A: Consistency refers to the requirement that all nodes in a distributed system see the same data at the same time. Availability refers to the requirement that the system is always available, even in the event of a failure. Partition Tolerance refers to the requirement that the system continues to operate, even in the event of a network partition. The trade-off between these properties is that as the requirement for consistency increases, the requirement for availability and partition tolerance decreases, and vice versa.
Q: What are the best practices for Data Partitioning and Data Sharding?
A: The best practices for Data Partitioning and Data Sharding include choosing the right partition strategy, considering the trade-offs, planning for scalability, monitoring performance, using the right tools, and thoroughly testing the implementation before deployment. By following these best practices, organizations can ensure that their Data Partitioning and Data Sharding implementations are effective and efficient.
Q: Why are Data Partitioning and Data Sharding important for modern databases?

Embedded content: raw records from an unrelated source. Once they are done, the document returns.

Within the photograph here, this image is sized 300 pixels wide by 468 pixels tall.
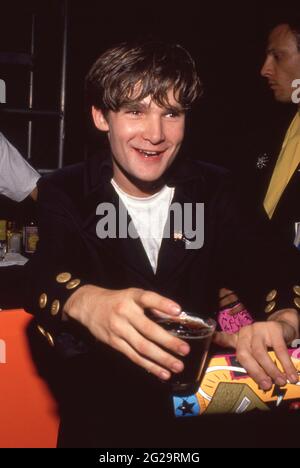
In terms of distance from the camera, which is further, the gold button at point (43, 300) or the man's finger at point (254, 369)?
the gold button at point (43, 300)

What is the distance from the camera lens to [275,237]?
1477mm

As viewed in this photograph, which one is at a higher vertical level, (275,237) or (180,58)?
(180,58)

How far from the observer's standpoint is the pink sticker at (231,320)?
5.65 feet

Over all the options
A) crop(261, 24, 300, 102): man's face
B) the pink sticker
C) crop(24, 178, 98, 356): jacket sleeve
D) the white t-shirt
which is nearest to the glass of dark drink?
crop(24, 178, 98, 356): jacket sleeve

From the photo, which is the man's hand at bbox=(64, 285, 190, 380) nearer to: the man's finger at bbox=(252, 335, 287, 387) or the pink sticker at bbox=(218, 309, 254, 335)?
the man's finger at bbox=(252, 335, 287, 387)

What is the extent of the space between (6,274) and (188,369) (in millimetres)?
2477

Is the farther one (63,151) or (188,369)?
(63,151)

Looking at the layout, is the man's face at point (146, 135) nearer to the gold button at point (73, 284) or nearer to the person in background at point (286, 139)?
the gold button at point (73, 284)

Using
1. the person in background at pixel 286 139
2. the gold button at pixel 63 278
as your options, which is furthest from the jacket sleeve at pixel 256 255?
the person in background at pixel 286 139

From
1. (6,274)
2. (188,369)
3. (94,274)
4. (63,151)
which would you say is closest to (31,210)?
(63,151)

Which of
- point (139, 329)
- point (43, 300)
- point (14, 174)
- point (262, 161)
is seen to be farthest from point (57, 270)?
point (14, 174)

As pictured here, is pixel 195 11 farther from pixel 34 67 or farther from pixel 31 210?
pixel 31 210

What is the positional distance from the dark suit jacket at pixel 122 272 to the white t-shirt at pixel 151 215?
0.05 m

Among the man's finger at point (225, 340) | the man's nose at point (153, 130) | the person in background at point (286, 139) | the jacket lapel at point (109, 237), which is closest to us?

A: With the increasing volume of data being generated and stored in modern databases, scalability and performance are becoming increasingly critical issues. Data Partitioning and Data Sharding are essential techniques for addressing these issues, as they allow for improved performance and scalability, as well as reduced downtime in the event of a failure. By embracing these techniques, organizations can ensure their databases are able to meet the demands of the modern world.
Enterprise Software Architect and Strategic Advisor
1 年Great solutions to common problems with large data sets Basil! A great way to identify the root cause of slow relational database performance is to start with response time monitoring, this will confirm that the problem is actually the database, and when it is occurring. Next dive into Wait Events (Wait Types), these are produced by all major RDBMS and will tell you exactly what you are waiting on for the queries with the slowest response times. #SQLServer #OracleDB #PostgreSQL #MariaDB
Good stuff Bassel! One additional layer of complexity occurs when the datasets aren’t all contained within any specific scalable architecture - and more specifically between high and low side national security data architectures.